So long as the principles of URI
naming, HTTP access, and linking predicates where possible are
maintained, the approach qualifies as Linked Data.
10. Can legacy data be
expressed as Linked Data?
Absolutely yes, without reservation.
Indeed, non-transactional legacy data perhaps should
be expressed as Linked Data in order to gain its manifest benefits. See
#14 below.
11.
Can enterprise and open or public data be intermixed as Linked Data?
Of
course. Since Linked Data can be applied to any data formalism, source
or schema, it is perfectly suited to integrating data from inside and
outside the firewall, open or private.
12. How does one query or access Linked
Data?
The basic query language for Linked Data is SPARQL
(pronounced "sparkle"), which bears close resemblance to SQL only
applicable to an RDF data graph. The actual datastores applied to RDF
may also add a fourth aspect to the tuple for graph namespaces, which
can bring access and scale efficiencies. In these cases, the system is
known as a 'quad store'.
Additional techniques may be added to data
filtering prior to the SPARQL query for further efficiencies.
Templated
SPARQL queries and other techniques can lead to very efficient and
rapid deployment of various Web services and reports, two techniques
often applied by Zitgist and other vendors. For example, all Zitgist DataViewer views and UMBEL Web services are expressed using
such SPARQL templates.
This SPARQL templating approach may also
be combined with the use of templating standards such as Fresnel to bind
instance data to display templates.
13. How is access control or security
maintained around Linked Data?
In
Zitgist's view, access control or security occurs at the layer of the
HTTP access and protocols, and not at the Linked Data layer. Thus, the
same policies and procedures that have been developed for general Web
access and security are applicable to Linked Data.
However,
standard data level or Web server access and security can
be enhanced by the choice of the system hosting the data. Zitgist, for
example, uses OpenLink's Virtuoso
universal server
that has proven and robust security mechanisms. Additionally, it is
possible to express security and access policies using RDF ontologies
as well. These potentials are largely independent of Linked Data
techniques.
The key point is that there is nothing unique
or inherent to Linked Data with respect to access or control or
security that is not inherent with standard Web access. If a given link
points to a data object from a source that has limited or controlled
access, its results will not appear in the final results graph for
those users subject to access restrictions.
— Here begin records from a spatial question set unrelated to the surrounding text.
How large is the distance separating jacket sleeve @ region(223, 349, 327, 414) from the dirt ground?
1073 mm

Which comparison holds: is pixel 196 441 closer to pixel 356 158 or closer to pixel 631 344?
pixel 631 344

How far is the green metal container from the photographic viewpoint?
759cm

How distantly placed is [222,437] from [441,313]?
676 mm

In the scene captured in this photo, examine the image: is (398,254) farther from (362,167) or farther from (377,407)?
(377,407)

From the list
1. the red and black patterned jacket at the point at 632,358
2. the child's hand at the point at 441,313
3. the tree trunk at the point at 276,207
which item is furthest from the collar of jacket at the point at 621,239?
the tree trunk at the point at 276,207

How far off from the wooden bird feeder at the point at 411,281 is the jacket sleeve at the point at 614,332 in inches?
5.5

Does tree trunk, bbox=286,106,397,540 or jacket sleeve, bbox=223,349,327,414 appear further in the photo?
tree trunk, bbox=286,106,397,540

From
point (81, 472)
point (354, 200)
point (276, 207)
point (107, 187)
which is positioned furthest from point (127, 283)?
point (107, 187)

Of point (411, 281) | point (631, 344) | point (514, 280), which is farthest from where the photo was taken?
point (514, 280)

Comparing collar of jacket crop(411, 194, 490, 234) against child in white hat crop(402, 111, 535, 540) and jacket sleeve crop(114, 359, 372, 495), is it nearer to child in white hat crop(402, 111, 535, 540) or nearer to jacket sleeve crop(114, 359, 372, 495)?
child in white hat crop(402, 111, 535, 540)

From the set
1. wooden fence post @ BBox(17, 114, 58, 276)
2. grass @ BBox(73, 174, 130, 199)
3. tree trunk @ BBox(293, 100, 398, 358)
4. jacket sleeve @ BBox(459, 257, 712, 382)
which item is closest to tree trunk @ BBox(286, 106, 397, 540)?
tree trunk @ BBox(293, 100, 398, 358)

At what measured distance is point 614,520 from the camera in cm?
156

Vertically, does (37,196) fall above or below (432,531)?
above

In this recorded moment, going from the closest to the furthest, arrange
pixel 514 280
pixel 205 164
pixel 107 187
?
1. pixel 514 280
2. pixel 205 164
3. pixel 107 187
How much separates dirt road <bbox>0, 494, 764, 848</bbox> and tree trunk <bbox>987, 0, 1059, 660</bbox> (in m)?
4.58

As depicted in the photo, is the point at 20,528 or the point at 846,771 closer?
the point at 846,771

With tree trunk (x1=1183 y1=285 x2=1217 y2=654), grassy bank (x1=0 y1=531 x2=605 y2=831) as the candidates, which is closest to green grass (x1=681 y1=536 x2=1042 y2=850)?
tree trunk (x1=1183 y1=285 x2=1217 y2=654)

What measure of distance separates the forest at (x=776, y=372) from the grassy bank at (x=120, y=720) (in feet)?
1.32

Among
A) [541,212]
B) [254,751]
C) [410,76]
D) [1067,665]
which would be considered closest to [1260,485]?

14. What are the enterprise benefits of
Linked Data? (Why adopt it?)
For
more than 30 years -- since the widespread adoption of electronic
information systems by enterprises -- the Holy Grail has been complete,
integrated access to all data. With Linked Data, that promise is now at
hand. Here are some of the key enterprise benefits to Linked Data,
which provide the rationales for adoption:
- Via the RDF
model, equal applicability to unstructured, semi-structured, and
structured data and content
- Elimination of internal data 'silos'
- Integration
of internal and external data
- Easy interlinkage of enterprise,
industry-standard, open public and public subscription data
- Complete
data modeling of any legacy schema
- Flexible and easy updates
and changes to existing schema
- An end to the need to
re-architect legacy schema resulting from changes to the business or M
& A
- Report creation and data display based on templates and
queries, not requiring manual crafting
- Data access, analysis
and
manipulation pushed out to the user level, and,
- The
ability of internal Linked Data stores to be maintained by existing DBA
procedures and assets.
15. What are early applications or uses of Linked Data?
Linked
Data is well suited to traditional knowledge base or knowledge
management applications. Its near-term application to transactional or
material process applications is less apparent.
Of special
use is the value-added from connecting existing internal and external
content via the network effect from the linkages [1].
[1]
Metcalfe's law states that the value of a telecommunications network is
proportional to the square of the number of users of the system
(n²),
where the linkages between users (nodes) exist by definition. For
information bases, the data objects are the nodes. Linked Data works to
add the connections between the nodes. We can thus modify the original
sense to become Zitgist's Law: the value of a Linked Data network is
proportional to the square of the number of links between the data
objects.